— Start Excerpted passage —

For forty one hours and thirty minutes I’ve been lost in the world of the American civil war, and now I have finished and feel bereft. I’ve been listening to Team of Rivals: The Political Genius of Abraham Lincoln, a story that ends with his assassination, and an epitaph from Edwin Stanton, his war minister: “now he belongs to the ages.”

I’ve seldom been so compelled by a book, and I’m not alone – Obama used it as the template for his approach to the Presidency. For many readers, the most influential lesson is the way in which Lincoln persuaded his three main rivals for the Presidency to join his cabinet, and then kept them there, serving their country, through four tumultuous years of war. But digesting Doris Kearns Goodwin’s brilliantly told narrative, I came away with another reflection. Lincoln was a political genius and an extraordinary moral titan, but neither of these would have meant anything without his exceptional talent as a communicator.

— End Excerpted passage —

§ Requirements
1. In the Team of Rivals passage, change "tumultuous" to "turbulent" and give the stretch from "I’ve seldom been" through "as a communicator." with that change.
2. List every person the Team of Rivals passage names.
3. Answer from the Team of Rivals passage:
(a) How long did the writer spend listening to the book?
(b) Whose narrative is the book?
(c) How many main rivals for the Presidency did Lincoln persuade to join his cabinet?
The data that comes after this passage was taken from a separate source.

— Start Data provided —

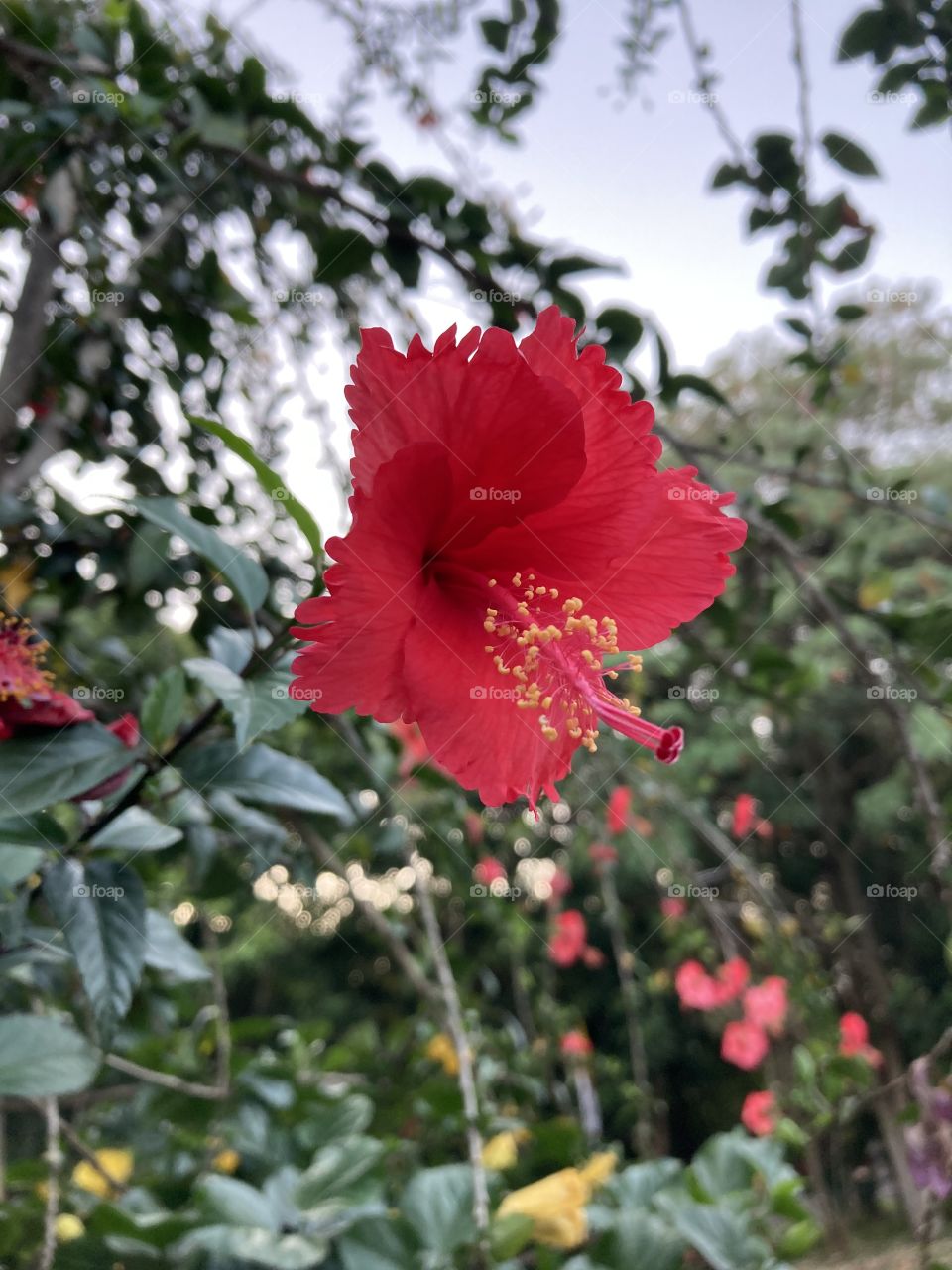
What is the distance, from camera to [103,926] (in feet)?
1.89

— End Data provided —

§ Worked solutions
1.
I’ve seldom been so compelled by a book, and I’m not alone – Obama used it as the template for his approach to the Presidency. For many readers, the most influential lesson is the way in which Lincoln persuaded his three main rivals for the Presidency to join his cabinet, and then kept them there, serving their country, through four turbulent years of war. But digesting Doris Kearns Goodwin’s brilliantly told narrative, I came away with another reflection. Lincoln was a political genius and an extraordinary moral titan, but neither of these would have meant anything without his exceptional talent as a communicator.

2.
Abraham Lincoln
Edwin Stanton
Obama
Doris Kearns Goodwin

3.
(a) Forty one hours and thirty minutes.
(b) Doris Kearns Goodwin's.
(c) Three.